The myth of the myth of bipartisanship

James Morone writes in the New York Times:

[President Obama] seems eager to put aside small political differences and to restore a culture of cooperation in Washington. But it’s going to be a long, hard effort because, well, that golden bipartisan era never existed.

The popular myth of getting past politics, in its modern form, dates back to the 1880s, when reformers known as Mugwumps challenged the corrupt bosses, powerful parties and political machines. . . . And while the Mugwumps eventually achieved a lot of their reforms, their larger aspiration — nonpartisan politics — always slipped out of reach.

Morone then gives some examples, but I don’t think they make his case so well. For example, he wrotes:

Yet modern Mugwumps keep searching for a nonpartisan golden age to emulate. They point, for example, to the early years of the cold war when foreign policy consensus repudiated isolationism and engaged the world. That elite consensus never reached as far as Congress, where the House Un-American Activities Committee was hunting Joe McCarthy’s slippery list of Reds and traitors.

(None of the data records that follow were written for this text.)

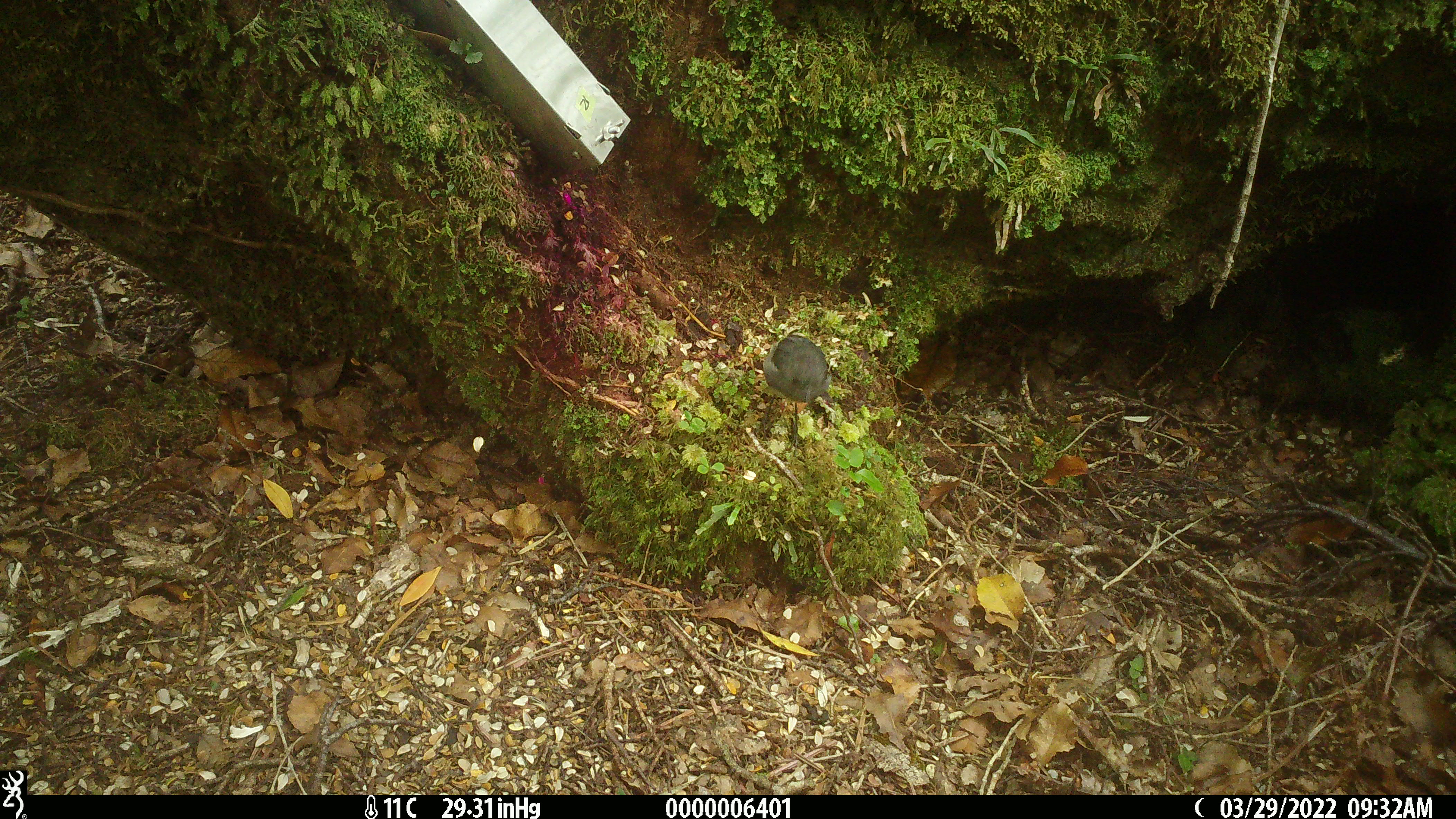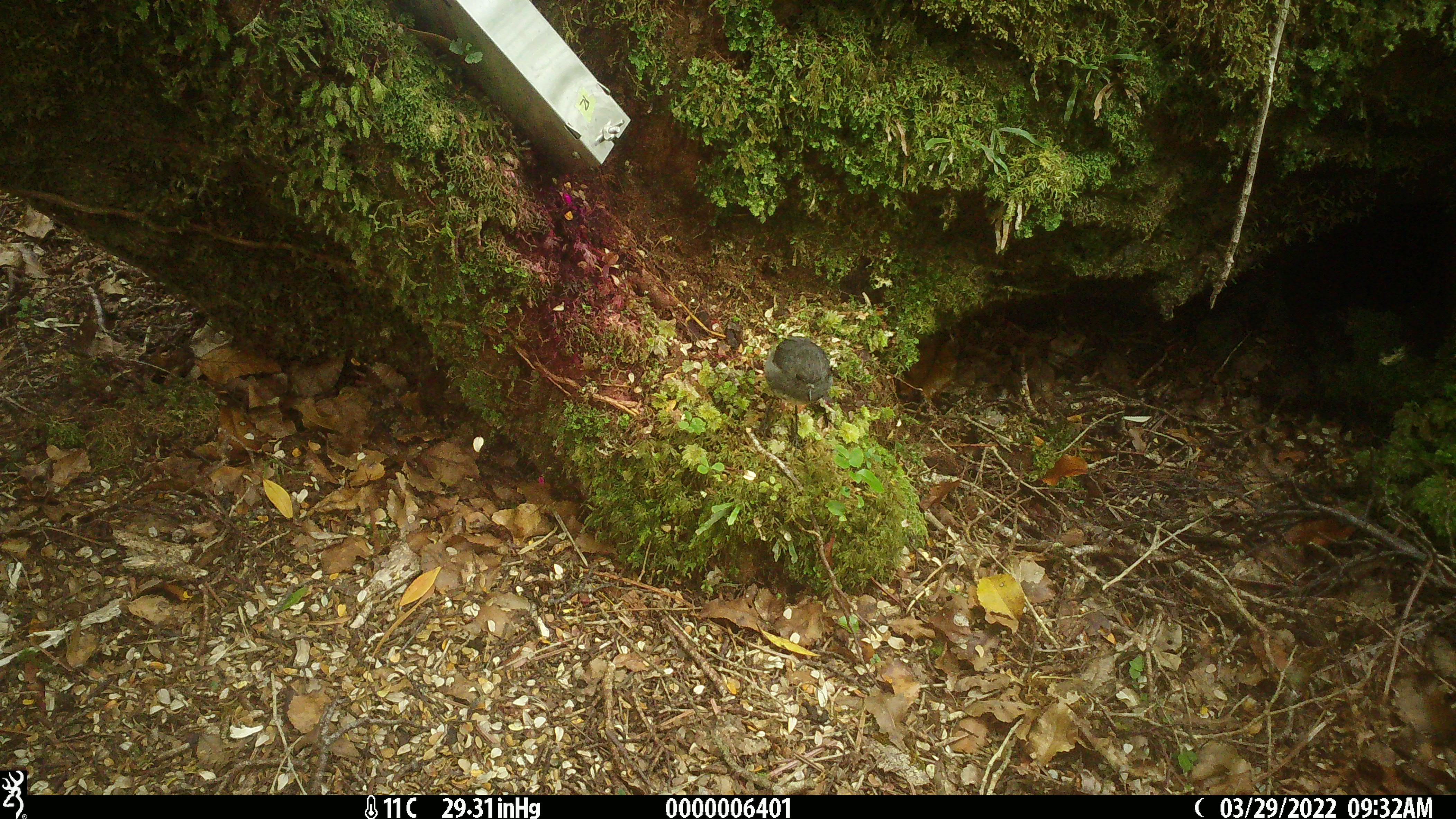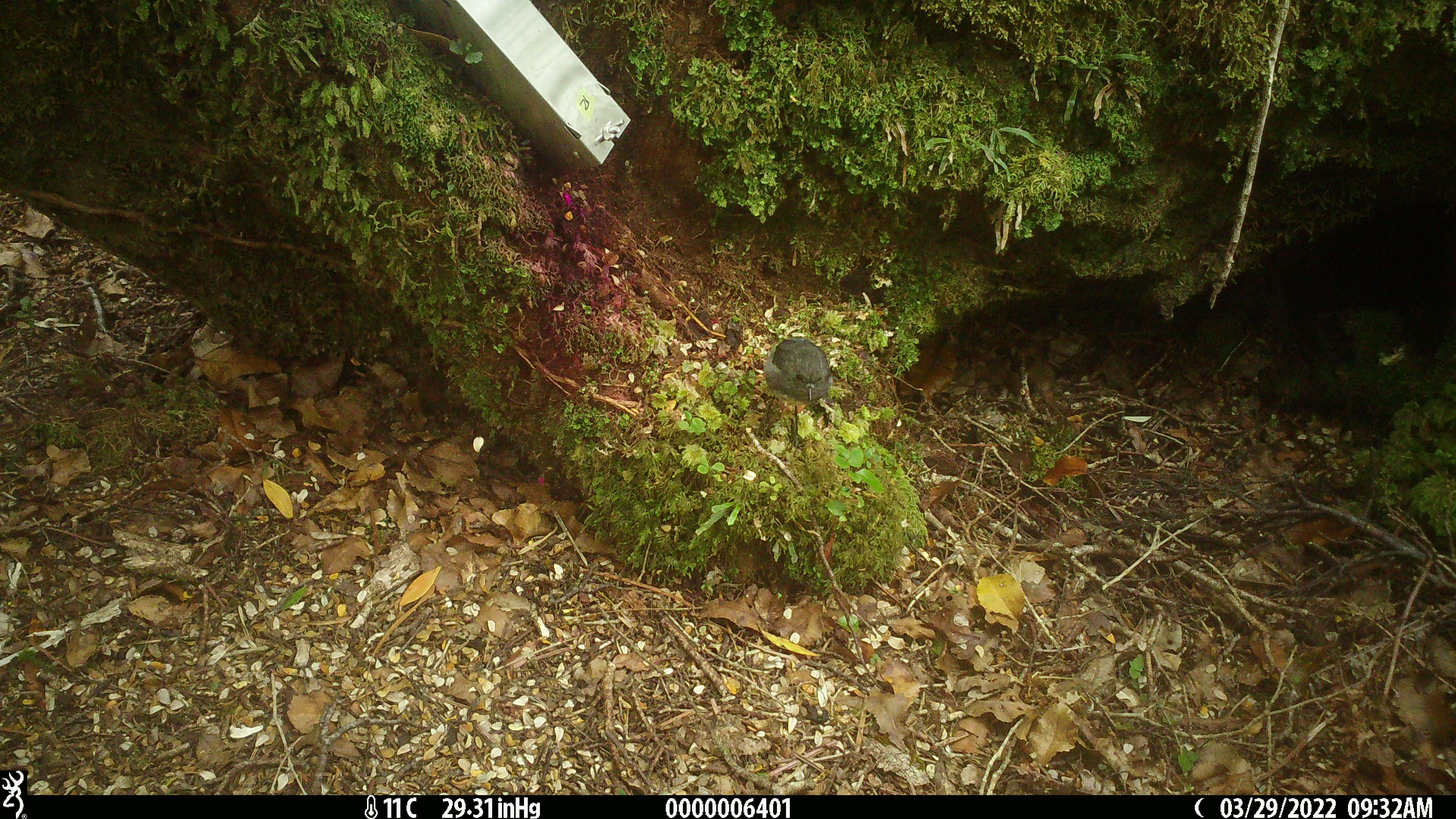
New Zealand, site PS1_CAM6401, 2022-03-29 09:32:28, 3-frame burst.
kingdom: Animalia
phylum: Chordata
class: Aves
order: Passeriformes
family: Petroicidae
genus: Petroica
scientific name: Petroica australis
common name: new zealand robin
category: robin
Robin (new zealand robin) (Petroica australis).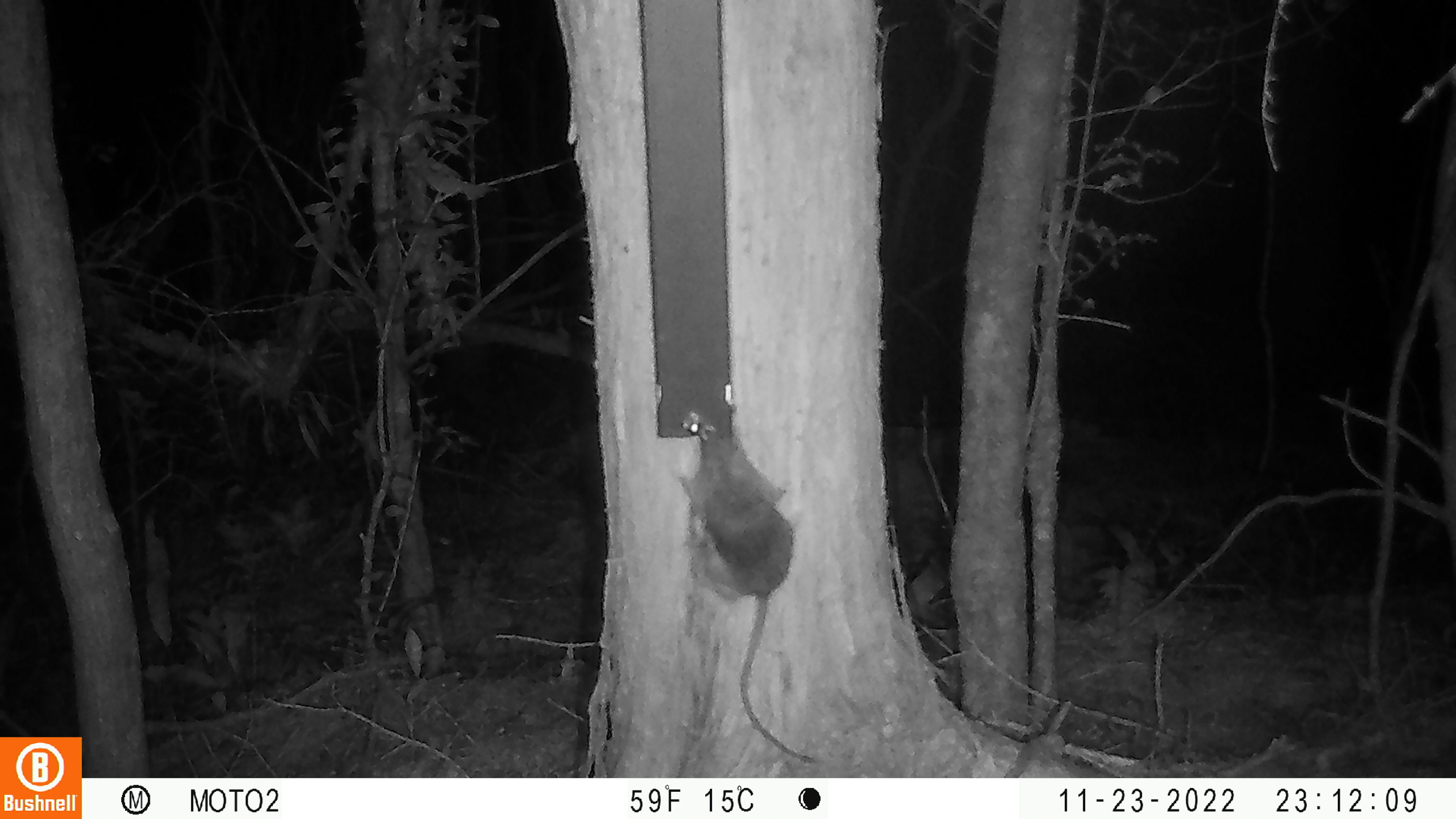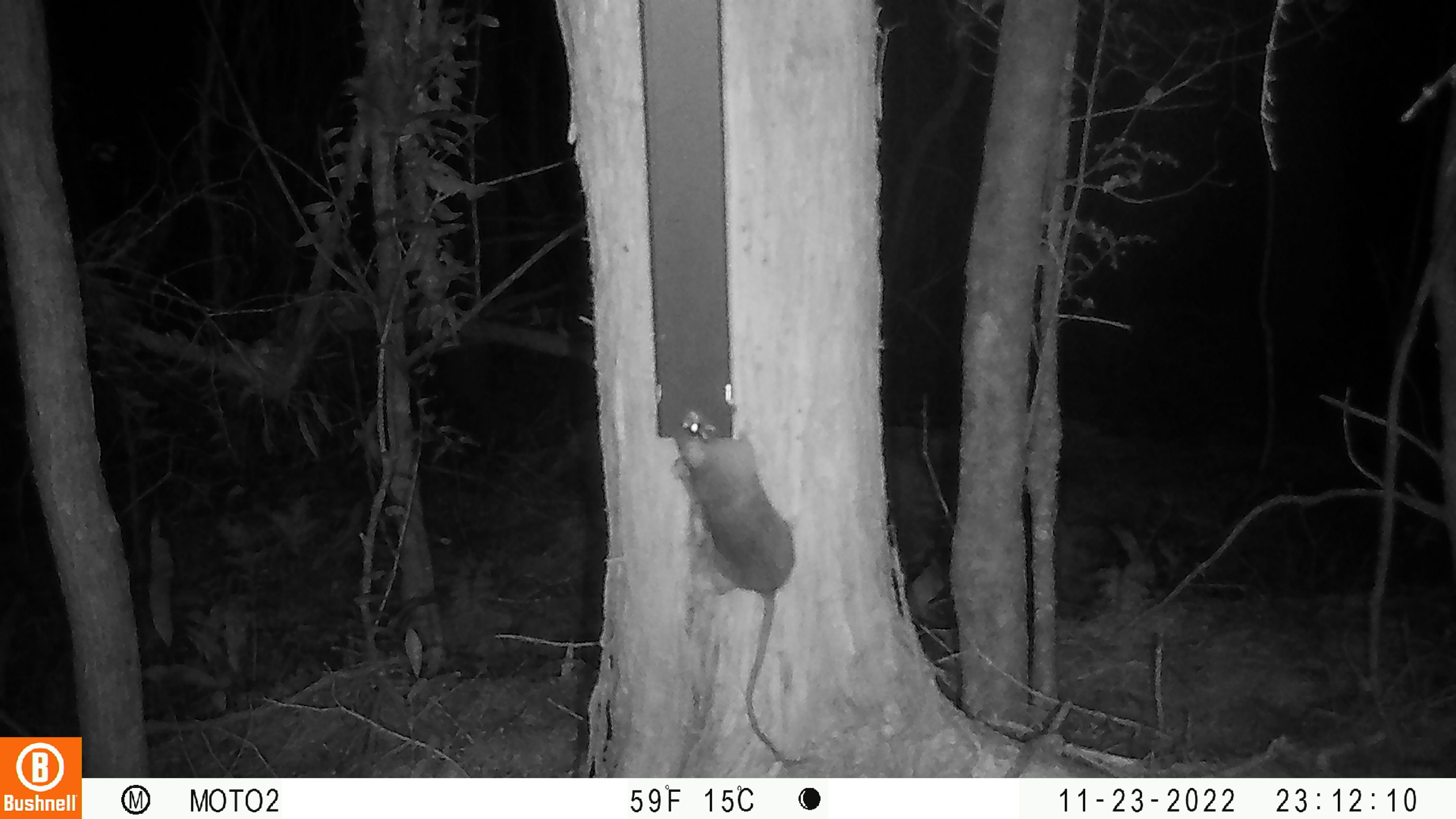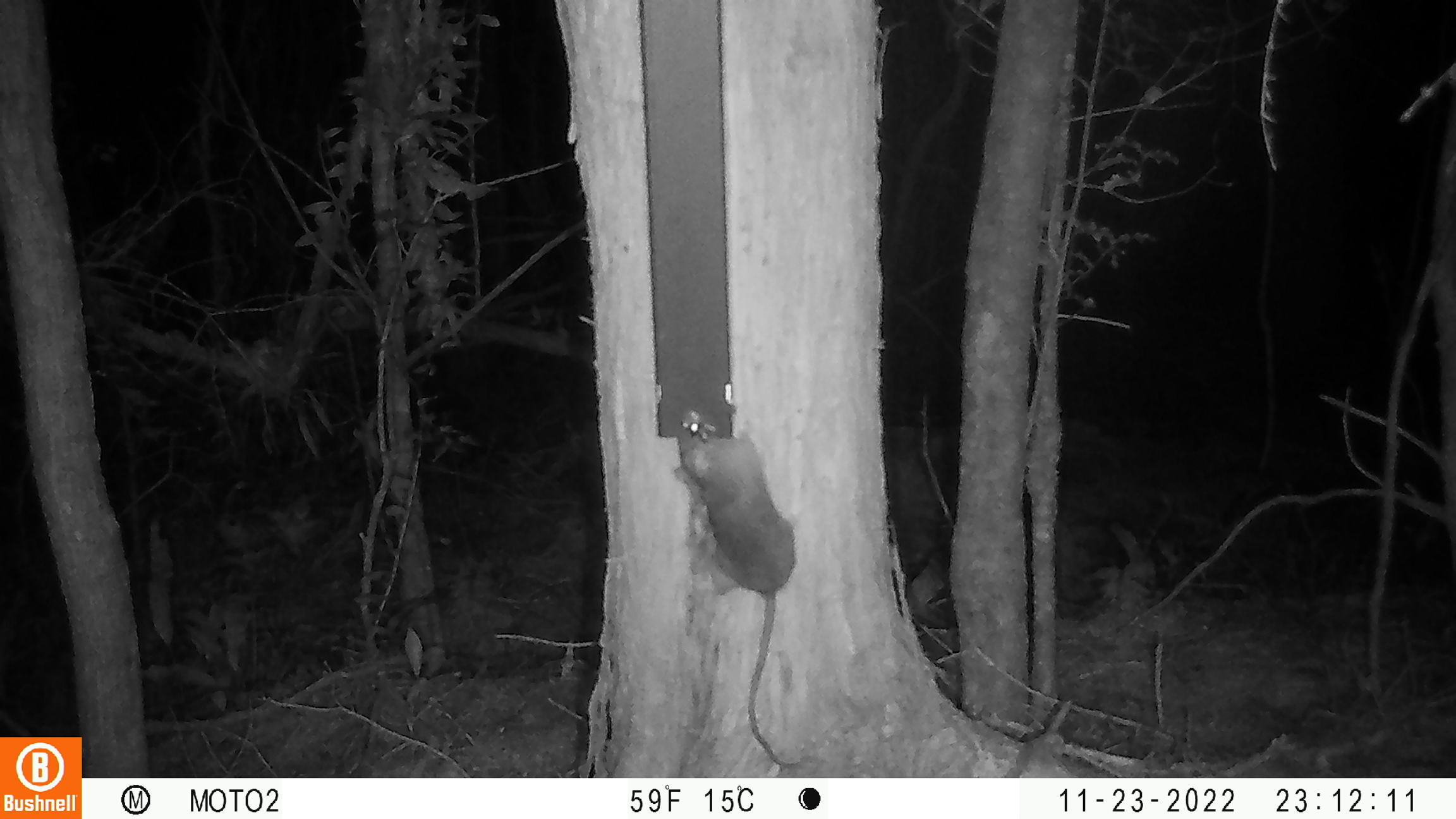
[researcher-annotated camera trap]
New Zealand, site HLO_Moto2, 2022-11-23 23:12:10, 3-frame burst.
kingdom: Animalia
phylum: Chordata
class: Mammalia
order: Rodentia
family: Muridae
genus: Rattus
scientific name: Rattus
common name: rat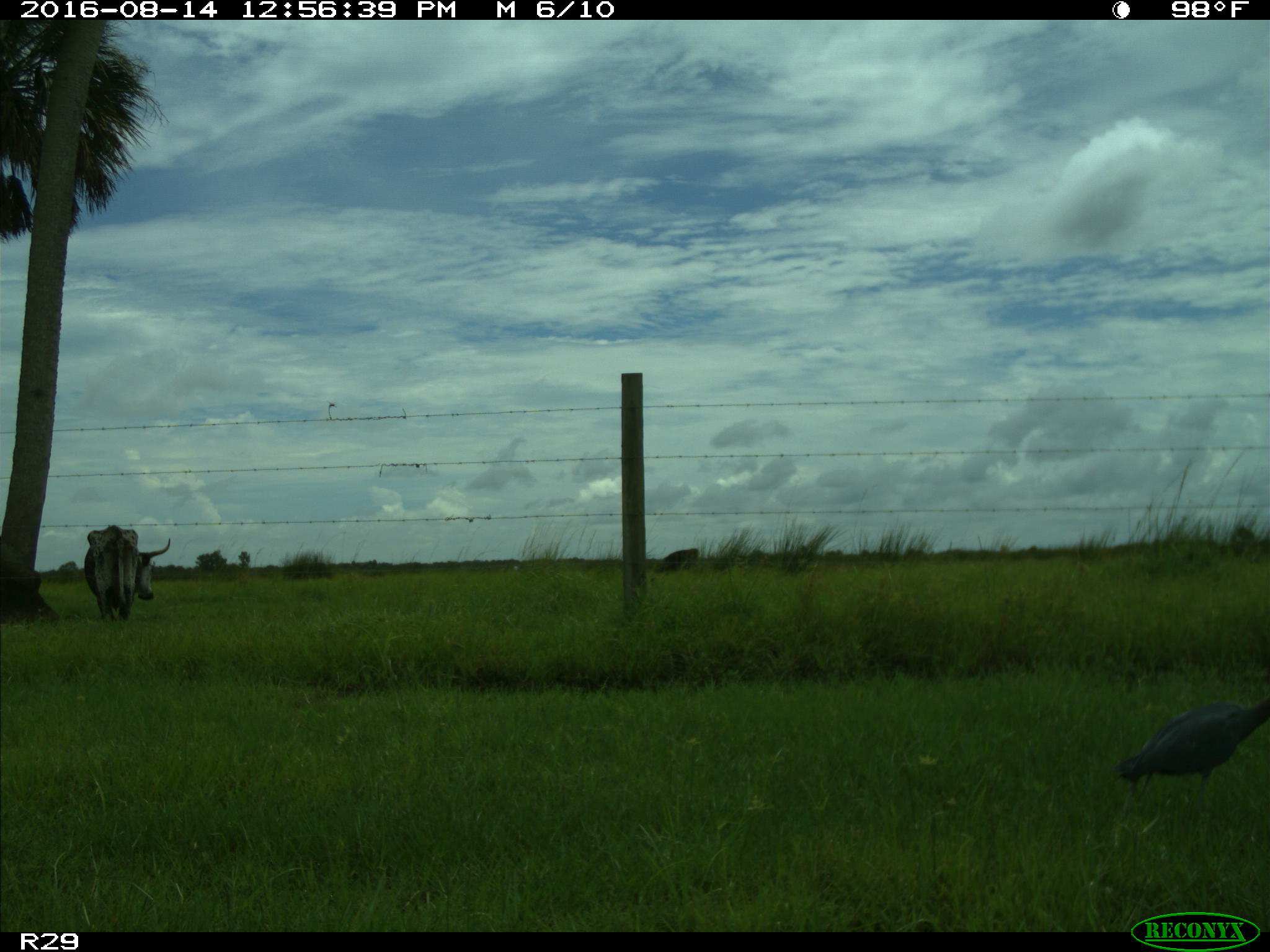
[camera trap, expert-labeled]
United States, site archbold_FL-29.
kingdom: Animalia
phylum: Chordata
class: Mammalia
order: Artiodactyla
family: Bovidae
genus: Bos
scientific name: Bos taurus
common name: domestic cow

But NATO passed with bipartisan support. Beyond this, the 1950s and early 1960s were a relatively nonpartisan era by many measures.

Later, Morone writes:

Ronald Reagan’s fierce attachment to three verities — markets are good, government is bad, communism is evil — also meant little reaching out to the other side. His every move reverberated with the cold war philosophy he described so simply: “We win and they lose.”

But when Reagan was president, the House of Representatives was controlled by the Democratic party. So his programs had to have some bipartisan support.

Summary

I’m not saying that partisanship doesn’t work, or that Obama shouldn’t be partisan—or, for that matter, that congressional Republicans should be less partisan themselves. I’m just pointing out that, in some of these historical examples purporting to show partisanship, the actual story isn’t so simple.